Civilian use of nuclear power stations is on the rise globally and has prevailed as a technological solution in developing countries, that being said, nuclear power has some major drawbacks when it comes to safety as has been shown by nuclear incidents in Seven Island, Fukushima and Chernobyl.
Fossil fuel use is not without its risks either. The transportation business is closely linked to fossil fuel use. In fact, looking at it factually, there simply is no energy resource without its associated risks. Statistically, there remains quite a high risk that you face from traffic and individual exposure to fumes and dioxins, NOx and other volatile compounds simply by walking down the street. The health risk from diesel engines can be much greater.

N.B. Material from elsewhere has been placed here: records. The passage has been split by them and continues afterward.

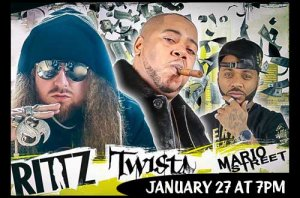 Twista, Rittz and Mario Street @ La Crosse Center | La Crosse | Wisconsin | United States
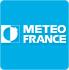 Mes prévisions de Météo France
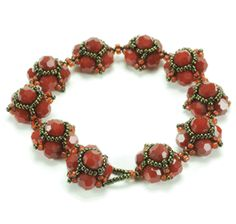 Floralee Bracelet Pattern at Sova-Enterprises.com Lots of Free Bead Patterns and Tutorials are available!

In fact, it is quite difficult to demonstrate that your health suffers from car emissions, possibly from diesel engines. Nuclear incidents loom large because they are single events that often have an immediate effect. So in effect, one should not underestimate the risks of nuclear incidents, though we are entering a new age, constructing new plants such as Generation III and Generation III+ reactors. Generation IV reactors generally allow for a much better level of safety and less radioactive waste is produced in the process.
The actual problem with nuclear power plants is the radioactive waste being generated. In a previous article, I went into more detail on this topic, and have examined this particular issue so that we may gain a proper understanding of what we can do to resolve our energy predicament.
The good news first, we do have alternatives to the fast breeder reactor that we currently use for generating electricity from nuclear power stations: Dual fluid reactors can use thorium, but they do not have to.
A considerable amount of research analyzes the use of thorium for generating electricity in an environmentally-friendly way. Most research activity is conducted in Asian countries. Generally, the focus is on specific aspects of its design and researchers examine if it is possible to commercialize dual fluid reactors and using molten salt in various forms as a sort of moderation effect. For that purpose, thorium can be used as breeder material. It appears the EROI exceeds that of conventional nuclear power plants by multiples. Nevertheless, it has to be measured more precisely, for proper assessment. Radioactive decay of thorium is minimal compared to uranium.
Thorium is an ideal breeder material. We would have two separate systems which means safety is greatly improved. One system is for the breeder material and another one for the cooling process. The EROI depends among other things on the design of the reactor, on safety measures that have to be taken.
There are different waste disposal options available for molten salt reactors, so the EROI should be above Generation III+ reactors because waste disposal is less energy intensive, especially the cooling of nuclear waste. Thorium is a byproduct of rare earth mining, there is a considerable cost associated with processing the material.
So we see that the EROI for nuclear power can vary considerably.